自战场上压抑到此刻的难以名状的情愫顷刻间击退了理智。
江彬攀着正德的肩头,任欲念在一波一波水光摇曳节节攀高。
被含住胸口的那一处时,一股酥麻感流窜全身,江彬半眯着眼看正捉弄他的正德皇帝,忍不住将胯往前送。
正德皇帝故意加快了动作,江彬咬着牙不出声,一口咬在正德皇帝脖子上,正德皇帝手上一用力,江彬便泻了。
正德皇帝抱着瘫软在怀里的江彬轻轻吻着,随即摸上他苍白的脸。
江彬想起彼此间的试探与猜忌、暧昧与游离。
谁都没料到,两颗棋子会走到今天这一步。
在江彬心里,跟前这男子早已不是高高在上的九五至尊,他的孤独与坚持,矛盾得令人弥足深陷。
“想什么?”
正德皇帝的手顺着江彬的背往下滑,借着水的润滑推进两根手指。
江彬身子一绷,紧紧环着正德皇帝颈项,调整着呼吸来适应这疼痛。
正德皇帝担心伤了江彬,进进出出许久,方又增了一根手指。
江彬却觉着这般宛如木匠在身上拉锯着,磨得人苦不堪言。
捏了把正德皇帝的腰眼道:“快些……”
正德皇帝早已是忍耐不住,抽出手指,借着浮力将江彬的腿抬起来环在自己腰际,解了裤头用那迫不及待的一处反复蹭着:“说,我是何人?”
江彬对上正德皇帝的眼,咬牙切齿道:“昏君。”
正德皇帝猛一送腰,将前端推进半寸:“那你又是是何人?”
江彬忍着痛大口喘息着,半合着眼道:“佞臣……”
正德皇帝一笑,抬高了江彬便开始动作。
那疼痛在一次又一次的攻城略地中让神智渐渐涣散,已分不清此时身在何处,缠绵的究竟何人。

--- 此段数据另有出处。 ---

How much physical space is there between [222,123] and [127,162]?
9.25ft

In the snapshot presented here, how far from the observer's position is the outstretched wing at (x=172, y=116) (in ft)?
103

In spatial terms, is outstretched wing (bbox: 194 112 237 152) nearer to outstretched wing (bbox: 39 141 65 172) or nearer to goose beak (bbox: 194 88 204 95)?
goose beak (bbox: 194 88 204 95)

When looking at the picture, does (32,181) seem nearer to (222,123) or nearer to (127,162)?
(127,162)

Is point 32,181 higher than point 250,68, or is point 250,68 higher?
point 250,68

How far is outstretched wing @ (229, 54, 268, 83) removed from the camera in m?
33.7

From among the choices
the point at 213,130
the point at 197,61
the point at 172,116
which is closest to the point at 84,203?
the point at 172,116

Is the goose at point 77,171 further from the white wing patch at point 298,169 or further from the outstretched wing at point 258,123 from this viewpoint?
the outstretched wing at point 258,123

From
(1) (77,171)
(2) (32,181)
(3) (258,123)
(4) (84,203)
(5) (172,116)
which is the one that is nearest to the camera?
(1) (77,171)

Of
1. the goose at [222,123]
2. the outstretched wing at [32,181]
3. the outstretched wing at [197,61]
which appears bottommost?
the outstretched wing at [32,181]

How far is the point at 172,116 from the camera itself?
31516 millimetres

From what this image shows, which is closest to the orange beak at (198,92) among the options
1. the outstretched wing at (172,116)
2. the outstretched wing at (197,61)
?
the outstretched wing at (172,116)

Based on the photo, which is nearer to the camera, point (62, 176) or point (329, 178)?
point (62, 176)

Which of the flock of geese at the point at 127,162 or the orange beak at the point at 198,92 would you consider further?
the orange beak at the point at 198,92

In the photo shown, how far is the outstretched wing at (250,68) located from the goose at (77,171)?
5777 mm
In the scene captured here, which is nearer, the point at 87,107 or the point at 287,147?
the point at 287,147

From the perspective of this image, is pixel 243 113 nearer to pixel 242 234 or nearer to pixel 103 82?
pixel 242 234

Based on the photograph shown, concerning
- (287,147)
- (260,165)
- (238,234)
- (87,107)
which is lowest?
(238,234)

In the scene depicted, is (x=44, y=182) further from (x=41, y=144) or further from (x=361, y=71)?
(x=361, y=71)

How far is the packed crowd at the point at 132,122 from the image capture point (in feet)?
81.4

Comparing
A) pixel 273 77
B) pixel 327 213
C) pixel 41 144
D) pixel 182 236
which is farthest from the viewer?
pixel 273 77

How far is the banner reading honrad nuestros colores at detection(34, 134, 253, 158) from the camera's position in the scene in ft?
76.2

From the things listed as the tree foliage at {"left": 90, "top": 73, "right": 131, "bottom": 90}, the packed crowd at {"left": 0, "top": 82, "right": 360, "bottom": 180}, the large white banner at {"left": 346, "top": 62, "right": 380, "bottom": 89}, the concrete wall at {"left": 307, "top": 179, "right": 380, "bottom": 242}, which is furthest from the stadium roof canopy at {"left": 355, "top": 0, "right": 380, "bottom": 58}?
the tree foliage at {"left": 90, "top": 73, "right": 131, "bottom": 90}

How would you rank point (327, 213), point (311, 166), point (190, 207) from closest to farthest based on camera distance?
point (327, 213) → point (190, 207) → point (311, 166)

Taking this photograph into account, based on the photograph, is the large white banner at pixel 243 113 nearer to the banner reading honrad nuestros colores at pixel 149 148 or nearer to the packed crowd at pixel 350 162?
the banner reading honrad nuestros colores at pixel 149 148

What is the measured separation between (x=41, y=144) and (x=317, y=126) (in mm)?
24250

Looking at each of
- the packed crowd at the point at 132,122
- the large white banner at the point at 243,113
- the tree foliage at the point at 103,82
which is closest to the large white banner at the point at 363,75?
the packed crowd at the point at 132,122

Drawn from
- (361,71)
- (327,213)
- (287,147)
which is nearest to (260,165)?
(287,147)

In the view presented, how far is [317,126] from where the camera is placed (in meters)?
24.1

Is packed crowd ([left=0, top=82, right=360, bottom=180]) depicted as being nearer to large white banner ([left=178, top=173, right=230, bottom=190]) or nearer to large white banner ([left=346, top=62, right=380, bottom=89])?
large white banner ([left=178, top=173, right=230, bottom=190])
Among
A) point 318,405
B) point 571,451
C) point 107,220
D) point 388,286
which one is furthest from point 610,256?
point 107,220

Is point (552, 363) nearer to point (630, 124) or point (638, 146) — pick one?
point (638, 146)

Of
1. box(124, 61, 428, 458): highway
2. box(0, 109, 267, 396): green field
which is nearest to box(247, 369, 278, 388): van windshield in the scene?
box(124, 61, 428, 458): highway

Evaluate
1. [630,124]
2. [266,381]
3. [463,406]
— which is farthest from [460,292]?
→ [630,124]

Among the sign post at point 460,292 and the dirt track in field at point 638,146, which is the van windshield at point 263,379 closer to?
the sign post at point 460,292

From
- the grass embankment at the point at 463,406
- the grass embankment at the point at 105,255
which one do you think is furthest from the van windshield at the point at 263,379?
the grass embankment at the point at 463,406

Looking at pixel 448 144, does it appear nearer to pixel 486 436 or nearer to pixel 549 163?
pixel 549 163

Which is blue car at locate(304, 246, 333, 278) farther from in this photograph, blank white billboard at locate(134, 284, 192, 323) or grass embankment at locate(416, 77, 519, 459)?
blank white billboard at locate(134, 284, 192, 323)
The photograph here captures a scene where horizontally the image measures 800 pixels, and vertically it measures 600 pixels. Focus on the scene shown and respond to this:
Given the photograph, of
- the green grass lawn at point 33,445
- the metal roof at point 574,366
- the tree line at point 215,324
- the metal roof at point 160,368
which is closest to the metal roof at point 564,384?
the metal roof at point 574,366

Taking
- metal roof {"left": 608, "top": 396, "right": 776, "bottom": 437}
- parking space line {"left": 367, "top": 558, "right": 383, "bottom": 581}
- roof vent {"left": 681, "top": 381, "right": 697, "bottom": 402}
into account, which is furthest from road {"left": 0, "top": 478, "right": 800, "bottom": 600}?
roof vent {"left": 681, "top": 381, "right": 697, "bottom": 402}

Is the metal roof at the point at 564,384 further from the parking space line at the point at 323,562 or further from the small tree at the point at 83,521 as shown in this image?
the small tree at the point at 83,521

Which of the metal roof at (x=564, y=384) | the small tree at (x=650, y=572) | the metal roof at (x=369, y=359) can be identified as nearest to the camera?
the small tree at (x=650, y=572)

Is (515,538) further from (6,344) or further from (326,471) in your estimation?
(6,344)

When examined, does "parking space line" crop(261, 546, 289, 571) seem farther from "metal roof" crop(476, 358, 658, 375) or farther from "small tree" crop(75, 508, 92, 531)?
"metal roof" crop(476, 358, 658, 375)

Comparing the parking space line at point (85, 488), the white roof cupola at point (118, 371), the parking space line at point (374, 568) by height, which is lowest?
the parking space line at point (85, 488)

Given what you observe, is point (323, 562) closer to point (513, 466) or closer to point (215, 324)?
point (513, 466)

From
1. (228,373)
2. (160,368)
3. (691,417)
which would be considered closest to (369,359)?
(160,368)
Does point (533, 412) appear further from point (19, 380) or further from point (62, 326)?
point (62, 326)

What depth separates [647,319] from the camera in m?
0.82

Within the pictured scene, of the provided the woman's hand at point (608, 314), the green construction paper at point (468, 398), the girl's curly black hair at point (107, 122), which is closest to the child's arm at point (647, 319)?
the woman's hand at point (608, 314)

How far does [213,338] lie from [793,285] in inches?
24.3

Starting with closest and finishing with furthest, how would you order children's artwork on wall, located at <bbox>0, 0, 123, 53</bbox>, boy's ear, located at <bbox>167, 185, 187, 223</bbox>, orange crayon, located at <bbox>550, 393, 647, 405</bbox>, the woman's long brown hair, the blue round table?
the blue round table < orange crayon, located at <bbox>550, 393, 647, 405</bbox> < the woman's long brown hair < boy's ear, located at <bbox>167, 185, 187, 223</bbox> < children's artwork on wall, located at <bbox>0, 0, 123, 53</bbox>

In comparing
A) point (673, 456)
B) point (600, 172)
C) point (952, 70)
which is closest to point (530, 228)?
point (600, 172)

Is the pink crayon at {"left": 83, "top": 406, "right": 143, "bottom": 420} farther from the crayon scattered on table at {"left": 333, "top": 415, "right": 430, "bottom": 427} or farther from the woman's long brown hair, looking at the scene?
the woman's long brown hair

疼痛中渐渐钻出些异样的感觉,情不自禁地配合着他的节奏,却在恍惚间,闻了一股花香,回首便见梅花深处,那人拂去衣上的雪子,折断一截枝桠。
“咔嚓”
一声脆响,那人绽开一个笑容。
江彬朦朦胧胧间感觉被翻了个身,撑着那石基任凭身后人再次搂上来。
水面随着两人的动作一起一伏地晃动着,正德皇帝伸手到江彬跟前,替他抚弄着不得纾解的那一处。
前端随着撞击,时不时蹭到粗糙的石基上,又痛又麻。
正德皇帝箍住江彬的腰加快了速度,喘息声交叠在一处,终于在正德皇帝咬着江彬耳垂时,脚尖一绷,再次攀上了高峰。
正德皇帝又顶弄几下,也抽出来泄了。
两人叠在一处喘着,正德皇帝轻轻吻着江彬的肩,江彬疲惫地闭上了眼。
稍作清理后,正德皇帝从水里捞起浮尸般的衣裤,皱了皱眉,将两条裤子打了个结围在脖子上,驮起江彬往回游去。
游到豹房外头,正德皇帝隐在假山后头探出头观察了会儿,确定没有人后,才将江彬小心翼翼拱到岸上。
结果自己刚爬上岸,一扭头就看到睁大了眼呆若木鸡地立在一旁的着宦官服的翰林院编修舒芬。
舒芬是出了名的没方向感,估摸着这是出宫时迷了路,不幸与一番云雨后的正德皇帝撞见。